> [About this exercise]
Skip the pictures and write out, word for word, the lines below from the one with "Glasshouse Beer Co Go to Ground" through the one with "Wildz vedonlyönti", inclusive.

> [Provided information]

:::::

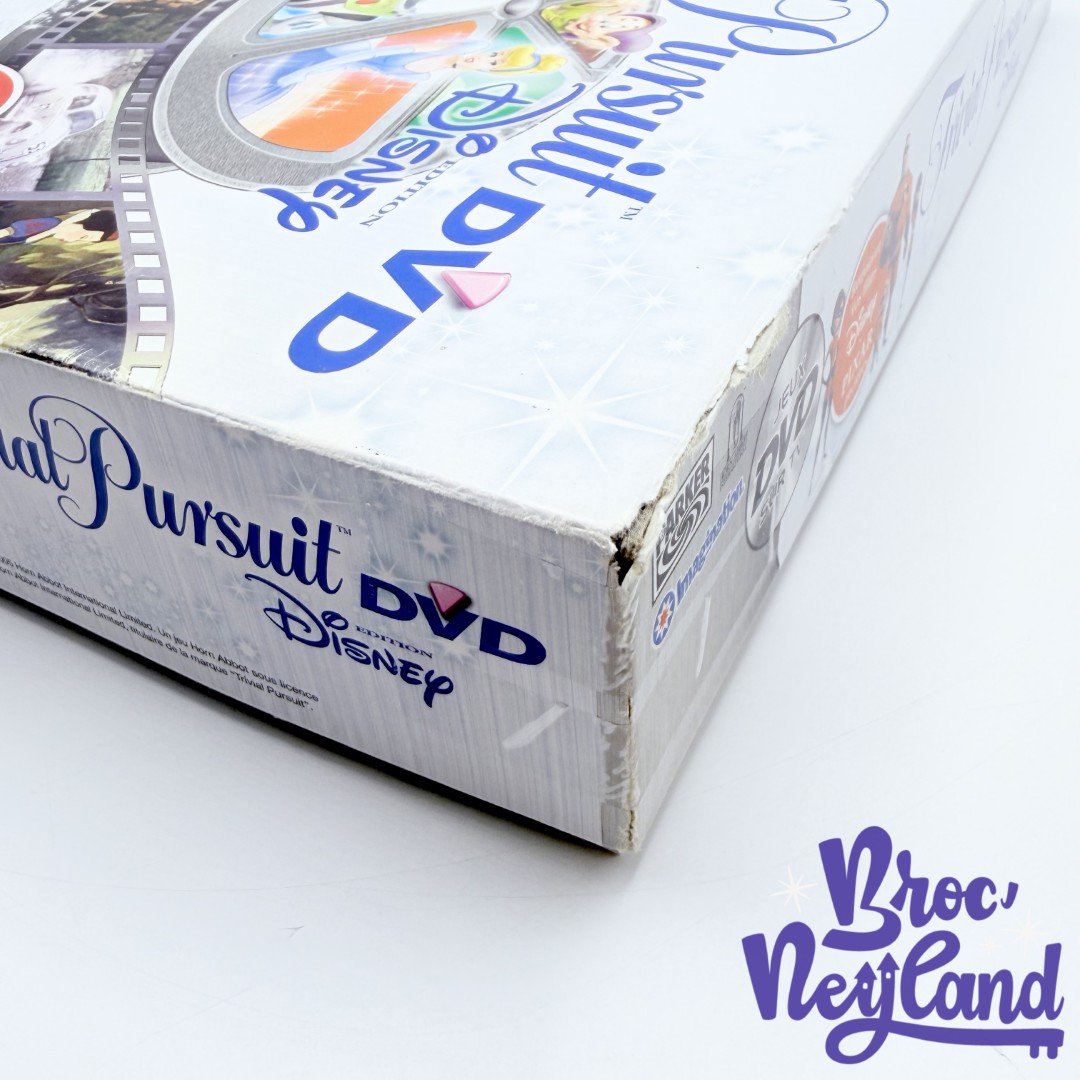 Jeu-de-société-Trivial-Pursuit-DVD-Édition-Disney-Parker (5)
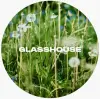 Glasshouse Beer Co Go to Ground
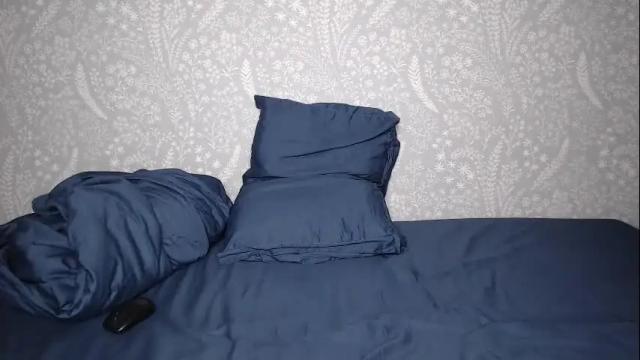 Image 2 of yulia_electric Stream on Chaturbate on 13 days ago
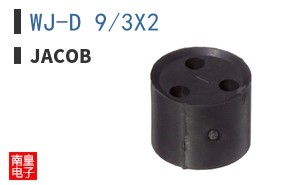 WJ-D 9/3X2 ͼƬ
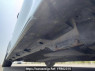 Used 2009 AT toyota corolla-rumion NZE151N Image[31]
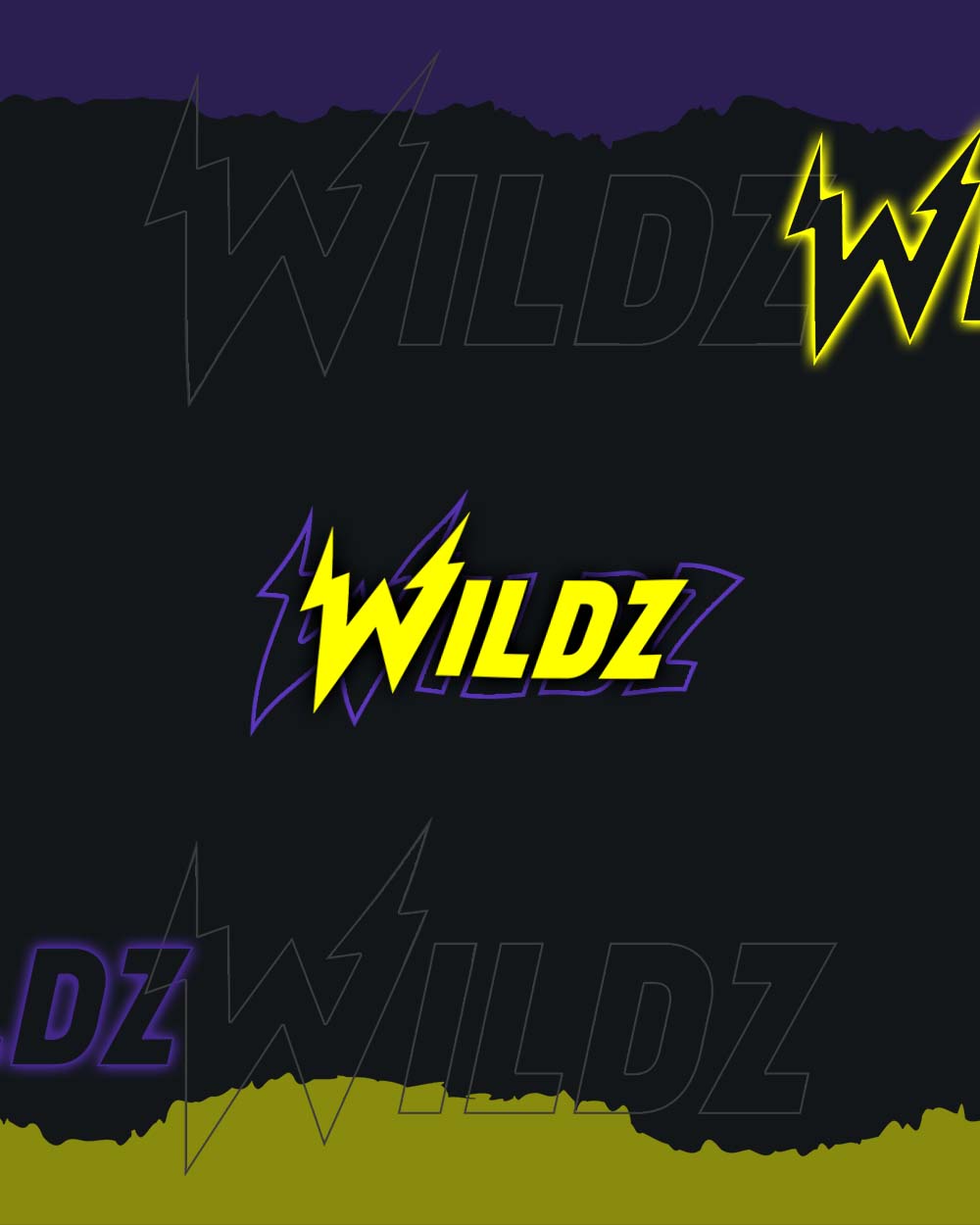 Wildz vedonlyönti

:::::

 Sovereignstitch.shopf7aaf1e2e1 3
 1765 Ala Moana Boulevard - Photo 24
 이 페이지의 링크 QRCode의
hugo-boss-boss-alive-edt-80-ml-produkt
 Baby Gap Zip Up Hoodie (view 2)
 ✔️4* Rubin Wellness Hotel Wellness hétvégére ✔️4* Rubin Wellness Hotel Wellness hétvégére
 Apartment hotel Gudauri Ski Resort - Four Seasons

:::::

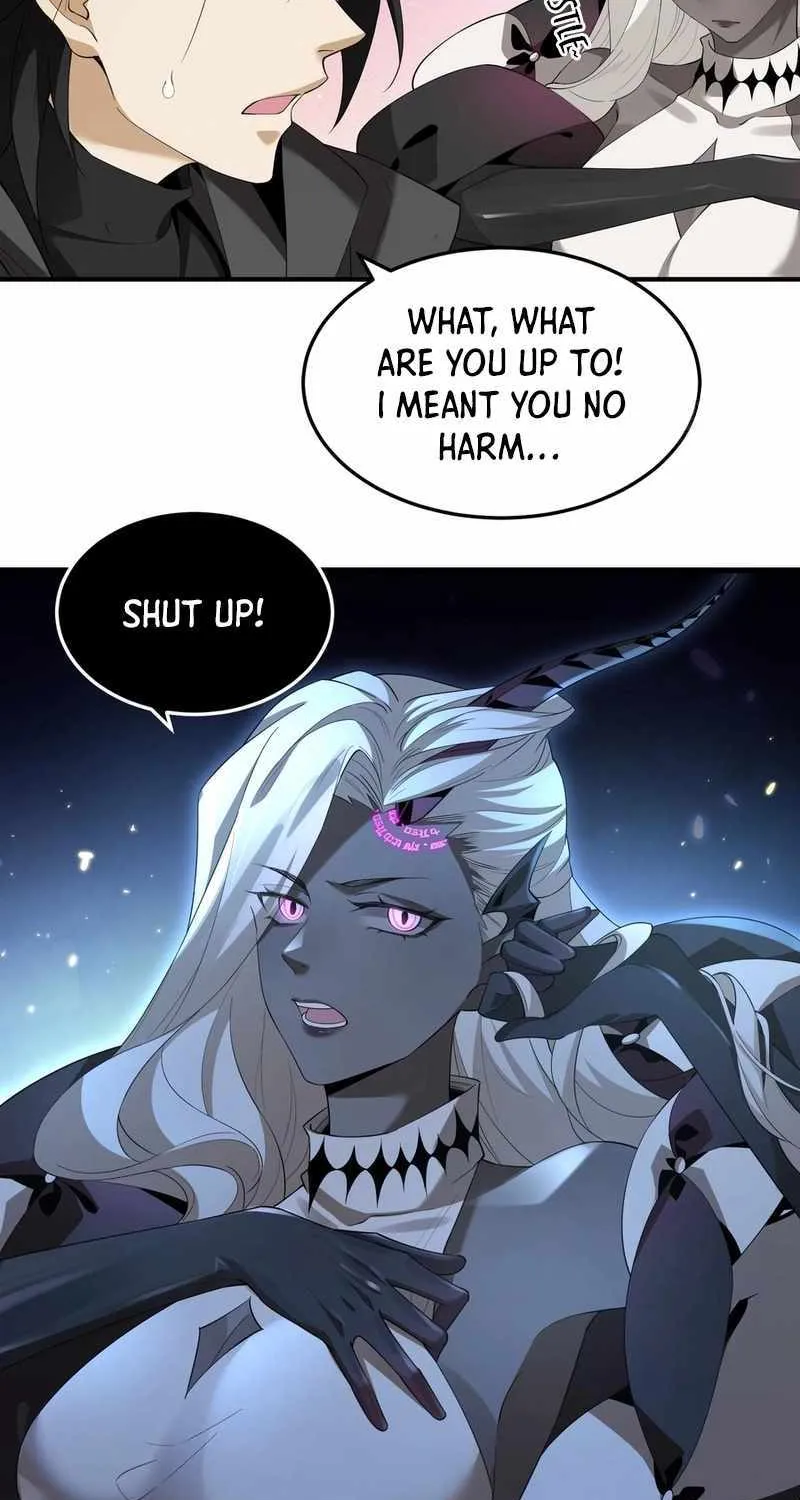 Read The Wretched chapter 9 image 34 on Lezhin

:::::

> [Finished exercise]
 Glasshouse Beer Co Go to Ground
 Image 2 of yulia_electric Stream on Chaturbate on 13 days ago
 WJ-D 9/3X2 ͼƬ
 Used 2009 AT toyota corolla-rumion NZE151N Image[31]
 Wildz vedonlyönti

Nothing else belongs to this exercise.